__Directive__.
Please rewrite these entries, swapping every "further from" for "farther from" and leaving all else unchanged. Omit the pictures from your answer.

________________________

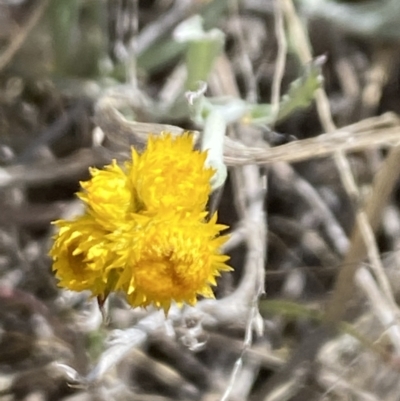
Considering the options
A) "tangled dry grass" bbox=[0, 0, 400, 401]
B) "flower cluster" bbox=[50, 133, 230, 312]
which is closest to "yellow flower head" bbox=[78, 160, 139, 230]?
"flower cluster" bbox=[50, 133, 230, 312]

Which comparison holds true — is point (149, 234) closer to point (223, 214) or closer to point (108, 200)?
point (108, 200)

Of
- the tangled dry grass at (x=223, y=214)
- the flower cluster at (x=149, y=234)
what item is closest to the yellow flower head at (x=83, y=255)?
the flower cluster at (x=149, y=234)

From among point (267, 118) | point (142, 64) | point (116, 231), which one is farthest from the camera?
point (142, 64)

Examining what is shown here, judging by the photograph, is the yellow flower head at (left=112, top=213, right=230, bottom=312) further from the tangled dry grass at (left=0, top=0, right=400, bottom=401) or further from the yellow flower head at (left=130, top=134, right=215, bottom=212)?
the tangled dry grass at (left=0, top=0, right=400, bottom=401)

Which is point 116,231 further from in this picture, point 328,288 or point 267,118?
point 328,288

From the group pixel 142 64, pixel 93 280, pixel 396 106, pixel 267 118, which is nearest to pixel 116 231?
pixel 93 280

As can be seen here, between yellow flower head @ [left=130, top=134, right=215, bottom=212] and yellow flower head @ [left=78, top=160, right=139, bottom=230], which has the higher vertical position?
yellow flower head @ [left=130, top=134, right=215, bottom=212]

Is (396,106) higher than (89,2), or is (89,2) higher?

________________________

__Output__.
Considering the options
A) "tangled dry grass" bbox=[0, 0, 400, 401]
B) "flower cluster" bbox=[50, 133, 230, 312]
which is closest to "yellow flower head" bbox=[78, 160, 139, 230]?
"flower cluster" bbox=[50, 133, 230, 312]

Which comparison holds true — is point (149, 234) closer to point (223, 214) or closer to point (108, 200)?
point (108, 200)

Of
- the tangled dry grass at (x=223, y=214)
- the flower cluster at (x=149, y=234)
what item is closest to the yellow flower head at (x=83, y=255)?
the flower cluster at (x=149, y=234)

From among point (267, 118) | point (142, 64) | point (116, 231), which one is farthest from the camera?
point (142, 64)

Examining what is shown here, judging by the photograph, is the yellow flower head at (left=112, top=213, right=230, bottom=312) farther from the tangled dry grass at (left=0, top=0, right=400, bottom=401) or farther from the yellow flower head at (left=130, top=134, right=215, bottom=212)?
the tangled dry grass at (left=0, top=0, right=400, bottom=401)

Which is point 116,231 farther from in this picture, point 328,288 or point 267,118?
point 328,288

From the group pixel 142 64, pixel 93 280, pixel 396 106, pixel 267 118, which is nearest to pixel 116 231?
pixel 93 280

As can be seen here, between yellow flower head @ [left=130, top=134, right=215, bottom=212] and yellow flower head @ [left=78, top=160, right=139, bottom=230], which has the higher vertical position?
yellow flower head @ [left=130, top=134, right=215, bottom=212]

Is (396,106) higher than (89,2), or is (89,2) higher?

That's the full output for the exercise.